En 1978, un jeune Italien, photographe d’architecture, séjourne à New York. Il y loue à bon marché un local en mauvais état, un grand volume encombré d’objets disparates dont il va tirer parti. Il donne un soin particulier à une baignoire à quatre pieds. Il la peint en vert. Face au lit, monté sur des palettes et des poubelles, à côté d’une table-bureau, d’un fauteuil américain, d’un téléviseur, d’un bac-toilettes, la baignoire est devenue la pièce cardinale de l’appartement.

Aujourd’hui le locataire d’Union Square, Matteo Piazza, considère que son séjour au « loft » a été formateur pour lui. Il a aménagé à Milan un loft sans portes. « J’aime les espaces ouverts, dit-il, ce loft d’Union Square est toujours l’idée que je me fais d’une maison. »

(S’il y a transporté cette baignoire verte générative, mes sources (Lofts, Seuil, 1999) me le laissent ignorer.)

Privacy et community

L’architecte Hector Horeau (1801-1872) est célèbre pour l’inventivité de ses projets d’architecture publique. Ainsi, en vue des grandes expositions permanentes, l’édification de deux immenses pavillons à l’entrée des Champs-Élysées.

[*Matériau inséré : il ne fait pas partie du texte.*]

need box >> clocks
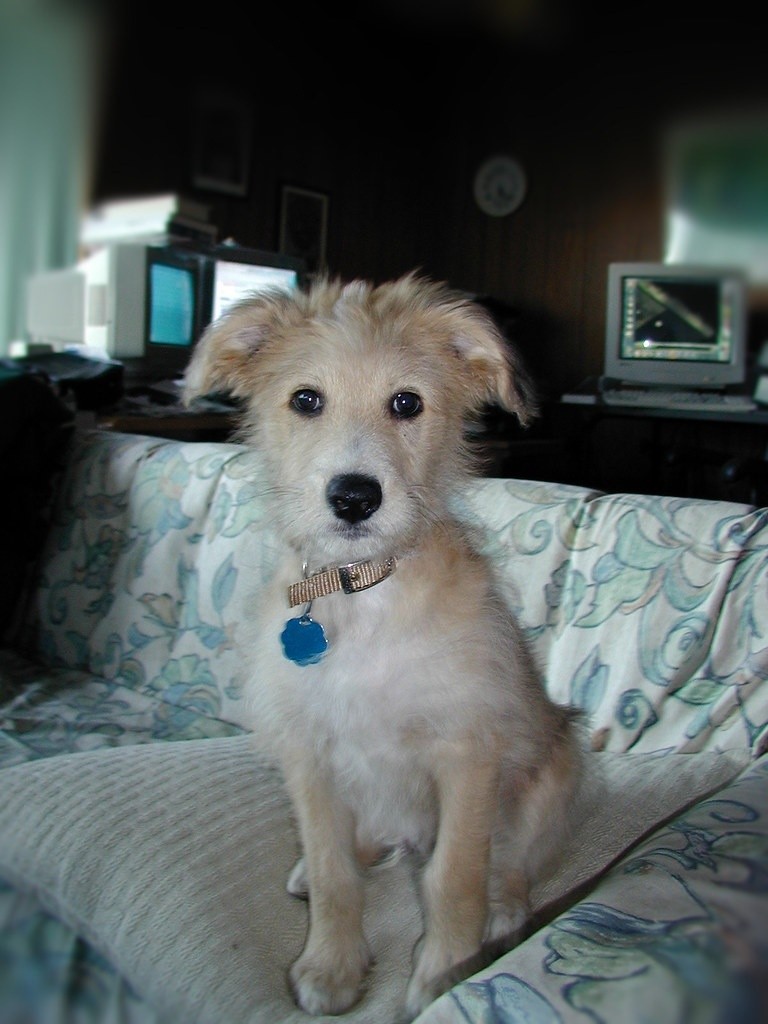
[474,157,527,217]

En 1864, il accepta la commande d’un pavillon au Vésinet. À une condition particulière. Le pavillon était destiné à deux amis. Ils devaient pouvoir, selon leur humeur, vivre ensemble ou séparés. Leurs chambres étaient donc desservies, chacune, par un escalier avant et un escalier arrière.

Cependant le plan montre ce que cette gémellité avait de fallacieux : le « privacy » était réduit aux chambres, la « community » se déployait avec ostentation.

La chambre de Mar/cel

En 1912 Marcel Duchamp dessine le Passage de la Vierge à la Mariée. Dans un espace ouvert. Les organes stylisés de la Mariée (« cylindre sexe », « guêpe ») ont été rendus célèbres par Le Grand Verre. Mais le lieu de cette « mise à nu » et de ce qui s’en suit n’y est pas représenté. À la chambre classique s’est substituée la machine duchampienne, « célibataire ».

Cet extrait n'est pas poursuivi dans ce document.